Phuong’s burning, sensuous and conspicuous beauty had infuriated the authorities and her peers. She bore herself confidently, even rashly, paying little heed to the demands of the prudes. Kien, equally, met their objections with an uncharacteristic obstinacy.
‘We’ve done nothing evil. We’re innocent. We don’t try to influence others. Our affairs are our own business,’ he responded to one critical teacher.
Kien and Phuong became inseparable, like a body and its shadow. They clung to each other as if there were no tomorrows, as if there were no time to lose and every moment should be spent together. At nights, in bed, they tapped Morse Code messages to each other on their dividing wall, and dreamed of the natural progression of their love, the ultimate intimacy.
Then came that wonderful April afternoon, with the cicadas singing and the flame trees in full flower, a day made for reckless abandon. Although all students were to dig trenches across the schoolyard that day, Phuong had come to school deliberately wearing her concealed swimsuit. When the formal ceremonies for the dedication of the trenches were about to start Phuong had whispered to Kien: ‘Let’s go. Leave the straw heroes to their slogans. I’ve got a really pretty swimsuit on, so let’s test it.’

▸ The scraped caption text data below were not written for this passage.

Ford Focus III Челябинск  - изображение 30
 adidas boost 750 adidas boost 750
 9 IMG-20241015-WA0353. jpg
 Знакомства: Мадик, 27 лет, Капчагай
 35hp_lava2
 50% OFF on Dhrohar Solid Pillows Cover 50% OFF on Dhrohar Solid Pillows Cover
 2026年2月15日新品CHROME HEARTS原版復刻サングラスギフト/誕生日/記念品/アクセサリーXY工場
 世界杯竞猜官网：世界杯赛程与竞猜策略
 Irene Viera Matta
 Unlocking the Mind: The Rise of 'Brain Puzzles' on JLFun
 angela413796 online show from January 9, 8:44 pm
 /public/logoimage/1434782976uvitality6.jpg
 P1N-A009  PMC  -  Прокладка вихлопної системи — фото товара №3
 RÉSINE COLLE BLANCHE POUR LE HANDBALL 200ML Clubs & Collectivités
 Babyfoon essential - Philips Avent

They both swam out, far from the shore, not turning back until dusk. Exhausted and weary, Phuong clung to Kien. Night fell quickly and bright, scattered stars lit the sky. Kien carried Phuong in his arms, water dripping from her, and placed her gently on the fresh, cool grass. He lay down beside her, stimulated by the swim, bursting with health.
‘I’m exhausted,’ she said invitingly. ‘I just want to lie here forever.’ They lay side by side on the soft grass, hand in hand. A red streak appeared on the horizon, leaving a threadlike line down to the horizon. They whispered to each other as they watched it. ‘A sunrise in the west? A flare? If it’s a flare, it could be an alert. Didn’t hear the siren.’ Then, complete darkness and silence.